Even if Rachel Reeves does jolt fuel duty, I can save by using the car less, so it is not a catastrophe.

‘Is your journey really necessary?’ was the old wartime exhortation. Maybe driving less and using other forms of transport might be better for us all.

What I would say to the Howards of this world is that your freedom to motor at will has a price and that price is paid by others who have to suffer the noise, sometimes excessive speed and pollution, that living near a road entails.

I am happy to pay that price if those driving motor vehicles understand that they are doing so not as a right but as a privilege and that they should exercise that privilege with care and kindness, by not exhibiting a Toad of Toad Hall mentality towards, pedestrians, cyclists and horse riders.

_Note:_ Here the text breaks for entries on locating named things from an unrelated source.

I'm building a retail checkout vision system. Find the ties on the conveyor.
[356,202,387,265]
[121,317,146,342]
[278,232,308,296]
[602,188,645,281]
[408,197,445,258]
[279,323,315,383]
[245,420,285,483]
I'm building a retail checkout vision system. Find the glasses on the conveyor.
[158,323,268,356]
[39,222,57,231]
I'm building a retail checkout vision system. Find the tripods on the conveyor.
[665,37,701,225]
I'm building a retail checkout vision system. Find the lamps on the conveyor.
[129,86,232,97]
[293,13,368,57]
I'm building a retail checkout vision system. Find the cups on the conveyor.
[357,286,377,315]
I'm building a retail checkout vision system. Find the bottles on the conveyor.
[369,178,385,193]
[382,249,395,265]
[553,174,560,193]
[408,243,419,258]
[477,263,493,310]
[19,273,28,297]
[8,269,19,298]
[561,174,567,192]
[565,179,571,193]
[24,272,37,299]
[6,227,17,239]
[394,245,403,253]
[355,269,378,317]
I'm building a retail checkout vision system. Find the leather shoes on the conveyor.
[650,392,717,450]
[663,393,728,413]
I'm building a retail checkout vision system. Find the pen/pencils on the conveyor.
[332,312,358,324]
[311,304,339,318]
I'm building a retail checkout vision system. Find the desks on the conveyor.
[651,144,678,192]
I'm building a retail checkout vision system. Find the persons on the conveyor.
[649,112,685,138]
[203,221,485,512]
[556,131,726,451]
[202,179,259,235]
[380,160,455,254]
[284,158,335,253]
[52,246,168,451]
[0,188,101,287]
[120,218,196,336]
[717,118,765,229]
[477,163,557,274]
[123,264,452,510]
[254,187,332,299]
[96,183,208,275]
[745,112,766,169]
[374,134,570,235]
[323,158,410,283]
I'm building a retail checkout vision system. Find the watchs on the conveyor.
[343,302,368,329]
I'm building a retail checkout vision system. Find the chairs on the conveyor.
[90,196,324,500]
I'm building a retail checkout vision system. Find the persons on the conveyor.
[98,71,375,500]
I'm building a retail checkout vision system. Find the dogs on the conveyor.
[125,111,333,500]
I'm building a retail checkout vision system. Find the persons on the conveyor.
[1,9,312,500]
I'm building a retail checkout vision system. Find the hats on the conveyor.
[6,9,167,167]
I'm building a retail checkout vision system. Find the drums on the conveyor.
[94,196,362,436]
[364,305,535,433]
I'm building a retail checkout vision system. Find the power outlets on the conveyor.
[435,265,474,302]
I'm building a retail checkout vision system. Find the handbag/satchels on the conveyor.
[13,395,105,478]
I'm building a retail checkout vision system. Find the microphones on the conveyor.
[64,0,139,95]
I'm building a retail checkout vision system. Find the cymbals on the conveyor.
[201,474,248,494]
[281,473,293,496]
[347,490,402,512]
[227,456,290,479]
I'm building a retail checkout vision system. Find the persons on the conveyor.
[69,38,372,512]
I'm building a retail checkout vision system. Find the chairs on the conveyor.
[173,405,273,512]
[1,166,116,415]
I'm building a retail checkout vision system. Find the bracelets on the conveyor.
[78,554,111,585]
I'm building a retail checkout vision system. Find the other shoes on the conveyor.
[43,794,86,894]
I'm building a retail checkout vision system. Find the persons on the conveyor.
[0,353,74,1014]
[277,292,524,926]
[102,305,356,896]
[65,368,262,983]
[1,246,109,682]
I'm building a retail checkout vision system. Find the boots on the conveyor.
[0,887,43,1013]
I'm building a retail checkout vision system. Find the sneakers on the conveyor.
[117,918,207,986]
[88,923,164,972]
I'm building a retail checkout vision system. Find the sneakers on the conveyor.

The expanded ULEZ is also a year old and the vehicles that were non-compliant are becoming older or are facing an appointment at the scrapyard, so it's hardly worth manning the barricades for the right to drive an 18-year-old Corsa through the streets of London without paying the charge.

All I am saying is that I understand that there are many who don't support the new government - after all it was elected on a minority vote - but perhaps it would be better to complain when they really goof up which, being human beings, they will at some time in the future.